Instructions for the task - Revise everything in the budgie forum thread from "Oh my god. I’m" down to "(May 9, 2011)", changing "perch" to "branch".

Supplied passage -
# Help with gender



## Sosska (Aug 1, 2020)

Hello everybody I just got two new budgies that are 8 weeks old I’m inlove with them. Still in the process of taming them however I Would love to know if anyone here could be able to tell me the gender of them Thank you


----------



## StarlingWings (Mar 15, 2013)

Hi there and :welcome: to the forums!

You have two sweet budgie girls  They're adorable! What are their names? 

It's great to have you here; you've come to the best possible place to learn everything you need to know about the best of budgie care practices. Please be sure to read through the forums' many budgie articles and "stickies" (threads "stuck" to the top of each subform for easy reference) to ensure you're up to date on everything! 

If you have any questions after doing so, please be sure to ask as we'd love to help! 

We hope to see you around here :wave:


----------



## Sosska (Aug 1, 2020)

Oh my god. I’m so excited to know they are two girls. However I noticed the winter ( the white one ) keeps biting zesty leg ( the green one ) and push her off the perch then when zesty goes to another perch winter follows her then repeats the same thing
Do you have any idea why is this happening 
And thank you so much for the reply 
Appreciate it


----------



## FaeryBee (May 9, 2011)

*Your little girls are lovely. 

Winter may be trying to show her dominance over Zesty but you are going to need to keep an eye on them. If there is continual bullying, then the two will need to be housed in separate cages.*


----------

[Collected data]
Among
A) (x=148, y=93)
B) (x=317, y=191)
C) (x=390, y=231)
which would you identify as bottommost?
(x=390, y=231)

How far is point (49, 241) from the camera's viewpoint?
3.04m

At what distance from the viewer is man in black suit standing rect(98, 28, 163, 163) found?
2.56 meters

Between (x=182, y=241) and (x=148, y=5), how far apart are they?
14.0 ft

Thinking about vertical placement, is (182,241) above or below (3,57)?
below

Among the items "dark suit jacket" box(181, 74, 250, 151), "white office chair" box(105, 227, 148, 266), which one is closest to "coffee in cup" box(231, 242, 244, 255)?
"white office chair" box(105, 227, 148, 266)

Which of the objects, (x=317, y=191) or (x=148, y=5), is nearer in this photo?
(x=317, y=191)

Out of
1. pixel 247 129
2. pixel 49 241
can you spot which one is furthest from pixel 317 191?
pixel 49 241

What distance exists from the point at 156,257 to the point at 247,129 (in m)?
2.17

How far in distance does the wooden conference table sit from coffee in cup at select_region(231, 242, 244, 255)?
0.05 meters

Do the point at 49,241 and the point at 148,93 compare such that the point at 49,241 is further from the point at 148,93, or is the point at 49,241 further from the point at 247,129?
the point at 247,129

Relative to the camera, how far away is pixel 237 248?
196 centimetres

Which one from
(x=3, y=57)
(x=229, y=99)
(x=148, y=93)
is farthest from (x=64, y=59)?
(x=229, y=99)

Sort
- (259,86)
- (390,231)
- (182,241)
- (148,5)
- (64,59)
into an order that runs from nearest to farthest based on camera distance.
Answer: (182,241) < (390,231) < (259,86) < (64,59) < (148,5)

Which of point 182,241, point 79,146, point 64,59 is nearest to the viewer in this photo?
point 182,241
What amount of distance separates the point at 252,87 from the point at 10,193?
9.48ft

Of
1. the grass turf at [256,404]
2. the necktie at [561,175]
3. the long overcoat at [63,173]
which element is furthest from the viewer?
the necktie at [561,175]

Result of this task -
Oh my god. I’m so excited to know they are two girls. However I noticed the winter ( the white one ) keeps biting zesty leg ( the green one ) and push her off the branch then when zesty goes to another branch winter follows her then repeats the same thing
Do you have any idea why is this happening 
And thank you so much for the reply 
Appreciate it


----------



## FaeryBee (May 9, 2011)